Gegenstände aus fernen Erdteilen kündeten von der Aufgeschlossenheit
württembergischer Herzöge, die damit Anteil an der Entdeckung
der Welt hatten: Reisende brachten faszinierende Stücke aus
fremden Kulturen mit und übergaben sie der Stuttgarter Kunstkammer.
Die Herzöge erwarben auch gezielt Importe und bereicherten
damit ihre Sammlungen.
Schon früh bekundete Herzog Friedrich I. (1557–1608)
sein Interesse für ethnografische und naturkundliche Objekte.
So besuchte er 1592 auf seiner Englandreise die Raritätenkammer
des weitgereisten niederländischen Autors Bernard Paludanus
(1550–1633) und ließ eine Beschreibung von dessen
Wunderkammer anfertigen.
1605 dankt der Herzog seinem Sohn Johann Friedrich für ein
aus China stammendes Neujahrsgeschenk, zwei Jahre später schenkt
dieser ihm „etliche indianische Sachen für seine Wunderkammer“ – „indianisch“ galt
bis ins 18. Jahrhundert als Sammelbegriff für ostasiatische
und amerikanische, bisweilen auch afrikanische Exotika.
Großer Beliebtheit erfreuten sich auch Kleidungstücke
fremder Völker oder Zeugnisse ihrer Lebensgewohnheiten wie
ein „armenicanisch Beth aus brasilianischem Gras gemacht,
welches diselbige Einwohner an zween Baum pflegen anzubinden und
darinnen ligen und ru(o)hen“; gemeint ist eine Hängematte.
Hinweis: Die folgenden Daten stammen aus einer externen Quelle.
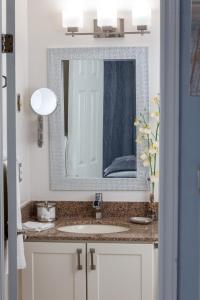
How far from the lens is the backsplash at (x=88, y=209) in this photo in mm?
3479

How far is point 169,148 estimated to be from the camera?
1898 millimetres

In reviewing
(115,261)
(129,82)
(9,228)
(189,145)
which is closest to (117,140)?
(129,82)

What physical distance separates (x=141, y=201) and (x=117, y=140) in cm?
43

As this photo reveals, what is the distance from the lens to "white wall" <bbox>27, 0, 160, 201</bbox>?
3.44 metres

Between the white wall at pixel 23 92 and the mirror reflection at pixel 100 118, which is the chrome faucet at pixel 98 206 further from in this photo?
the white wall at pixel 23 92

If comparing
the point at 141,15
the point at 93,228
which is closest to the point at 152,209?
the point at 93,228

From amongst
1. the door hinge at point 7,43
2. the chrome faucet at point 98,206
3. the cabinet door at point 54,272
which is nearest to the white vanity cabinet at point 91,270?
the cabinet door at point 54,272

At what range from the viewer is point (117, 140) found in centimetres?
351

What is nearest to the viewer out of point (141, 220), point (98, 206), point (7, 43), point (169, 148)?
point (169, 148)

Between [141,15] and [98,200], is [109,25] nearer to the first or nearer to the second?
[141,15]

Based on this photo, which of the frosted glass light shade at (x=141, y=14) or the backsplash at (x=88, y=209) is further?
the backsplash at (x=88, y=209)

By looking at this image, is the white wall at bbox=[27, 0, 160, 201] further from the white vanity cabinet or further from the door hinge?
the door hinge

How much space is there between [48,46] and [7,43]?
1271mm

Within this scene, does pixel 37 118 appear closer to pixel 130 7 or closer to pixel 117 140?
pixel 117 140
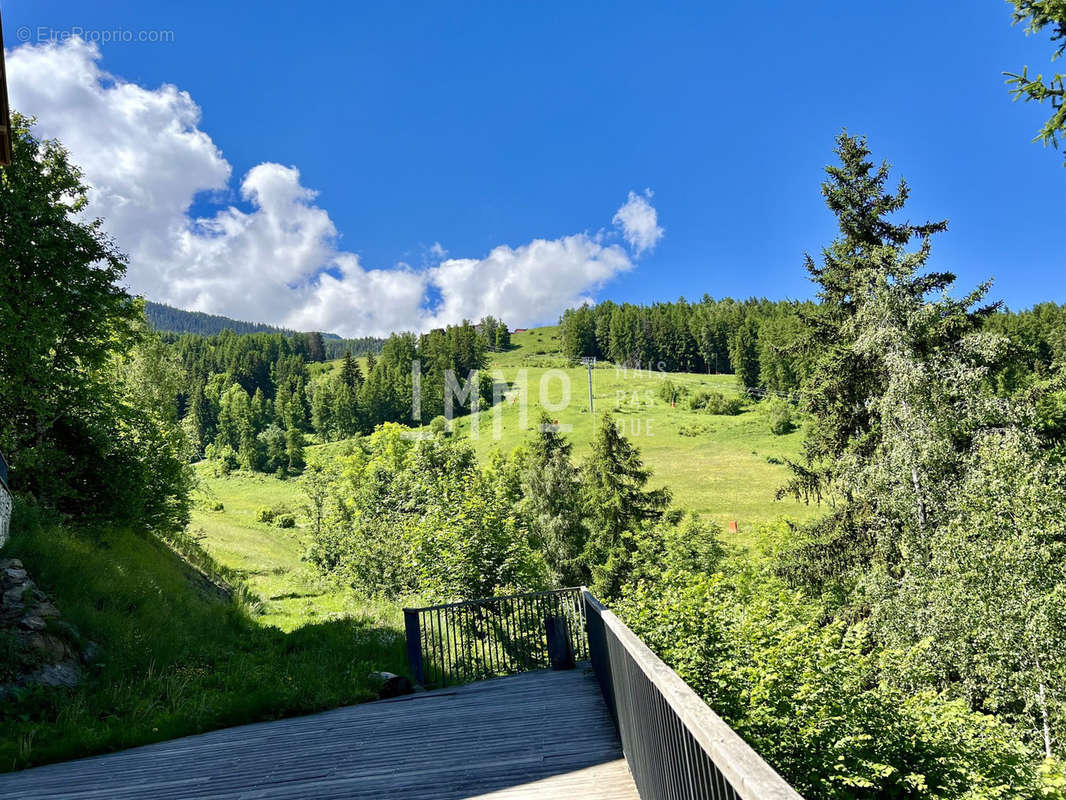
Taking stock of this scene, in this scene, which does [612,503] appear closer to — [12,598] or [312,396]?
[12,598]

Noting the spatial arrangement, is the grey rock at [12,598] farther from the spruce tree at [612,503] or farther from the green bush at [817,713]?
the spruce tree at [612,503]

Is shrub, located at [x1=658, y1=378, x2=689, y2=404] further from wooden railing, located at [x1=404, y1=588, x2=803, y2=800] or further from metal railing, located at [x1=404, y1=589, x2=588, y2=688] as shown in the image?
wooden railing, located at [x1=404, y1=588, x2=803, y2=800]

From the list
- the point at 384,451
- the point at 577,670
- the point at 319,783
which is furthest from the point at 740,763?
the point at 384,451

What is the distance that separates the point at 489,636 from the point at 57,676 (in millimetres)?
6399

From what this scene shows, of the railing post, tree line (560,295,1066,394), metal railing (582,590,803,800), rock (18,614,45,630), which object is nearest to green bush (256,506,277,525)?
rock (18,614,45,630)

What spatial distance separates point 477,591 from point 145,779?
10.2 m

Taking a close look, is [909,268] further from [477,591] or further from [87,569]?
[87,569]

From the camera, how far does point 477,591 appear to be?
1519 centimetres

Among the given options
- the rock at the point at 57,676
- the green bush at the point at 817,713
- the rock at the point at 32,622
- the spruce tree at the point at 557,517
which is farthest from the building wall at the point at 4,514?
the spruce tree at the point at 557,517

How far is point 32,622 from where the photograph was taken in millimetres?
8102

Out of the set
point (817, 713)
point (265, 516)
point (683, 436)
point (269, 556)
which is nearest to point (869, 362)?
point (817, 713)

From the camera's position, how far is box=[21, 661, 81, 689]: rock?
7555mm

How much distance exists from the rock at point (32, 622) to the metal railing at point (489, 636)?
4.90 meters

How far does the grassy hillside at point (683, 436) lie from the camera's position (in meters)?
48.0
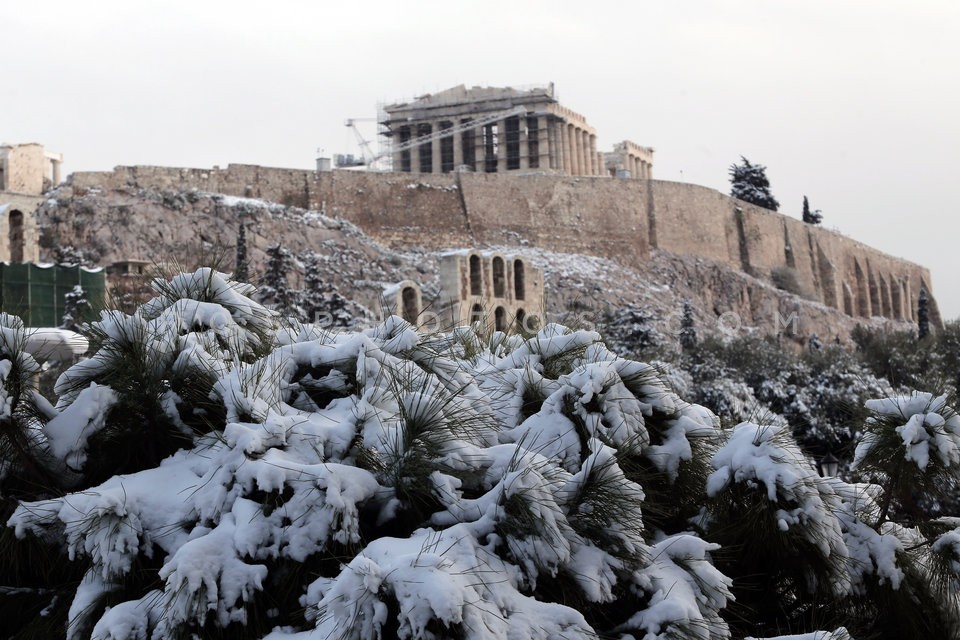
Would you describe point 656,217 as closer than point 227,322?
No

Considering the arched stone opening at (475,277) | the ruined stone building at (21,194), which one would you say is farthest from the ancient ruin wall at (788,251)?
the arched stone opening at (475,277)

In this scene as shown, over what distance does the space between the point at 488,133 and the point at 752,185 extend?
49.6 ft

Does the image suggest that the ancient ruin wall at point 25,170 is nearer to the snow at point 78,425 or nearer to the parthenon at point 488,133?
the parthenon at point 488,133

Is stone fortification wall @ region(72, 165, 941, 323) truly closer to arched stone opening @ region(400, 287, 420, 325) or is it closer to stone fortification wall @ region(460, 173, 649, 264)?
stone fortification wall @ region(460, 173, 649, 264)

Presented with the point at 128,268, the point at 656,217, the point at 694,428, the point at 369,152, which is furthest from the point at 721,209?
the point at 694,428

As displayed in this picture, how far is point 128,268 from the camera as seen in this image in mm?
33250

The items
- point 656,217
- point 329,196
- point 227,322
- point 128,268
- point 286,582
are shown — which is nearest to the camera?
point 286,582

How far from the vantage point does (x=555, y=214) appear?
48.1 metres

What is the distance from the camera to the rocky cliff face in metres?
35.2

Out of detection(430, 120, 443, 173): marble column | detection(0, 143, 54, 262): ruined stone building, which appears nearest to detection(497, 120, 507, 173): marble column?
detection(430, 120, 443, 173): marble column

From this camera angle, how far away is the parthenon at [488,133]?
53781mm

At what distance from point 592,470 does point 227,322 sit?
2061 millimetres

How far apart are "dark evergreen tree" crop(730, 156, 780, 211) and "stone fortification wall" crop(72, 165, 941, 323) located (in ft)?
9.04

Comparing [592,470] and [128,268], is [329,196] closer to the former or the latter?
[128,268]
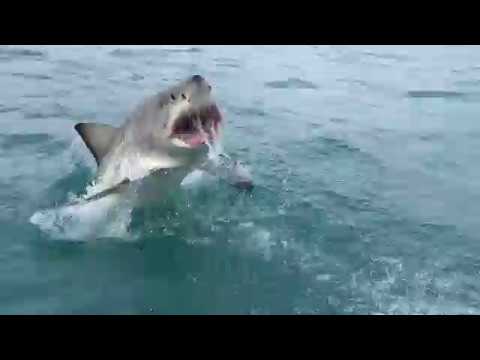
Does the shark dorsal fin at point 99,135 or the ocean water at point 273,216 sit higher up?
the shark dorsal fin at point 99,135

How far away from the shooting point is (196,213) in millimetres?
7621

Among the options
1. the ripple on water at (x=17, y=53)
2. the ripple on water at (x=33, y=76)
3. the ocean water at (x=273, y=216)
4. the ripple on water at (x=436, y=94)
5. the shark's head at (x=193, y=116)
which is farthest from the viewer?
the ripple on water at (x=17, y=53)

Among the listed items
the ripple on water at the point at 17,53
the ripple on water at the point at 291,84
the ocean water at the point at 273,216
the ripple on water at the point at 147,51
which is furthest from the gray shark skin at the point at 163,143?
the ripple on water at the point at 147,51

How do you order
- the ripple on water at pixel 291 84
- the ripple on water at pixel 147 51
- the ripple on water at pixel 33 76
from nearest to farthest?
the ripple on water at pixel 291 84
the ripple on water at pixel 33 76
the ripple on water at pixel 147 51

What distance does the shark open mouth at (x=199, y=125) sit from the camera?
20.1 ft

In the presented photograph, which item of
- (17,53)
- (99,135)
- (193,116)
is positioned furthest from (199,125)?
(17,53)

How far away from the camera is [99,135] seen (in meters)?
7.84

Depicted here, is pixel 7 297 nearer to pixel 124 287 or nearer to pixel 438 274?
pixel 124 287

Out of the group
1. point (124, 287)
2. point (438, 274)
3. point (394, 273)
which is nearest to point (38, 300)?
point (124, 287)

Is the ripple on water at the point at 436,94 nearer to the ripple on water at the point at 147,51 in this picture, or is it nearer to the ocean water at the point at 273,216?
the ocean water at the point at 273,216

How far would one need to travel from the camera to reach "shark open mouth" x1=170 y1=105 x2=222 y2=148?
6135mm

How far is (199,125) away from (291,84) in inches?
391

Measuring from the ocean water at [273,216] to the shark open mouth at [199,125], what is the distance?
129cm

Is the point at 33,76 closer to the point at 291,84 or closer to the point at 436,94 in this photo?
the point at 291,84
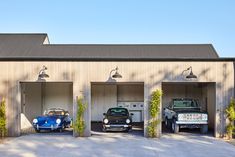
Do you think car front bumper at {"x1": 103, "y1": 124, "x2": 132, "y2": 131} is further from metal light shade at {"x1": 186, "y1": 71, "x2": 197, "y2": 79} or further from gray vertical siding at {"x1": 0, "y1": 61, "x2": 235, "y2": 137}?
metal light shade at {"x1": 186, "y1": 71, "x2": 197, "y2": 79}

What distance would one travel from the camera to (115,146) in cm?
1384

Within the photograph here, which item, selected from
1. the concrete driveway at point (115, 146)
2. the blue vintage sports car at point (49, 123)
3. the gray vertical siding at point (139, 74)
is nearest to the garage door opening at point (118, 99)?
the blue vintage sports car at point (49, 123)

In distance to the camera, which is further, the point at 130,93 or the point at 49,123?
the point at 130,93

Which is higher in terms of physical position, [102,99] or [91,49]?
[91,49]

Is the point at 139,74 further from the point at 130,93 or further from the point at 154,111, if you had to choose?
the point at 130,93

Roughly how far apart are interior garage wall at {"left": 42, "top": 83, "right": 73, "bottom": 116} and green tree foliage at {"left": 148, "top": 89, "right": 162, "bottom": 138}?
368 inches

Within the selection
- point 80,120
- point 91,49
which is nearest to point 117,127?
point 80,120

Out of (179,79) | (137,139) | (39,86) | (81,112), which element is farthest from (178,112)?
(39,86)

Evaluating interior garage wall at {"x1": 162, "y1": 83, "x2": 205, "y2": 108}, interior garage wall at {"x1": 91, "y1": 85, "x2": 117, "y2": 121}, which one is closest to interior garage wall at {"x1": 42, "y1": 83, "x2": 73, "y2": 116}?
interior garage wall at {"x1": 91, "y1": 85, "x2": 117, "y2": 121}

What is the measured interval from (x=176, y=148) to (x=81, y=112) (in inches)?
194

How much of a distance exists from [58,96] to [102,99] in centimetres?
294


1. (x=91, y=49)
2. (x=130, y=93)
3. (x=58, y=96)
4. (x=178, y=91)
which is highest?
(x=91, y=49)

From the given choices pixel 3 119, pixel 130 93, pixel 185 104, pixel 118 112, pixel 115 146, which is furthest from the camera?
pixel 130 93

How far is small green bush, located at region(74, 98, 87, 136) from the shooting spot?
53.7 ft
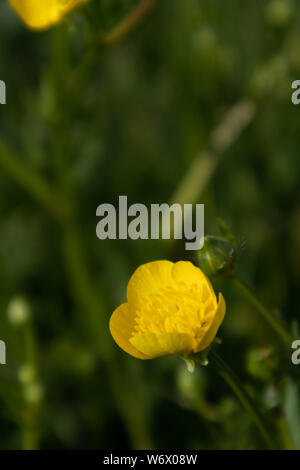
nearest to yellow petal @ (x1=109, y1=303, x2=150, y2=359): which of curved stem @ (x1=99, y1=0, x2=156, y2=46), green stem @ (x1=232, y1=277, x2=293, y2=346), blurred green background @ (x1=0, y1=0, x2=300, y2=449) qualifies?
green stem @ (x1=232, y1=277, x2=293, y2=346)

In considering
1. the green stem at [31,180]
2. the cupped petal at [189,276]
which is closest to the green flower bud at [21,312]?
the green stem at [31,180]

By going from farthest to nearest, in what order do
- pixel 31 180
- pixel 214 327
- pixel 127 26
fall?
pixel 31 180 < pixel 127 26 < pixel 214 327

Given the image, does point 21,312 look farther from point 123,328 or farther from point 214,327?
point 214,327

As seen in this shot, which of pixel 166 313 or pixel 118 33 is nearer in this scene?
pixel 166 313

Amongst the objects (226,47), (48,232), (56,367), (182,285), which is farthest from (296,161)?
(182,285)

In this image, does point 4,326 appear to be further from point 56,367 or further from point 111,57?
point 111,57

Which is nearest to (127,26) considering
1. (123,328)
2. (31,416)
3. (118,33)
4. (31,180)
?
(118,33)

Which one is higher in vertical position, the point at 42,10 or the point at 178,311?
the point at 42,10
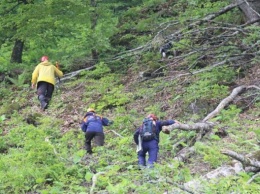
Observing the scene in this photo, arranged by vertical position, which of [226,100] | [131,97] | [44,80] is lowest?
[131,97]

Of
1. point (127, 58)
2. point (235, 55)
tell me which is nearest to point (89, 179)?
point (235, 55)

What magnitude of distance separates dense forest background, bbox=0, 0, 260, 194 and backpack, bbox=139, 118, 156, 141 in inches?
15.3

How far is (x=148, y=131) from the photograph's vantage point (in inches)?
334

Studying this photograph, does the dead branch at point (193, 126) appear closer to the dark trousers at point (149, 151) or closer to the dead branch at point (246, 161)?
the dark trousers at point (149, 151)

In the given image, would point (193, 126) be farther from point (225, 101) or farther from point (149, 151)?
point (225, 101)

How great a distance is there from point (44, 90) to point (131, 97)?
8.33ft

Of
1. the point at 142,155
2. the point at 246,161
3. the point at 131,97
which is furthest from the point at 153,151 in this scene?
the point at 131,97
Die Objekte wurden nicht nur in der Kunstkammer verwahrt, sondern
kamen auch bei Festen mit Kostümumzügen zum Einsatz.
Bei einem Ringrennen am 25. Februar 1599 trat Herzog Friedrich
I. kostümiert als Königin Amerika auf, wie eine zeitgenössische
Illustration belegt. Begleitet wird er von Schildträgern,
die aztekische Federschilde mit sich führen. Diese Federschilde
befinden sich noch heute im Besitz des Landesmuseums Württemberg;
von ihnen existieren nur noch vier Exemplare – weltweit.
Federschild.
Mexiko, vor 1521.
Landesmuseum Württemberg, Stuttgart
©
H. Zwietasch; Landesmuseum Württemberg, Stuttgart In
der Stuttgarter Kunstkammer staunten die Besucher über
Fabelwesen wie einen gehörnten Hasen, über angeblich
von Tieren geschaffene Objekte, etwa eine Silbermünze, die
von einem dressierten Eichhörnchen geprägt wurde und über
heute verlorene Kuriositäten, wie Seidenfäden in der
Länge der Jungfrau Maria oder schwimmfähige Eisennägel.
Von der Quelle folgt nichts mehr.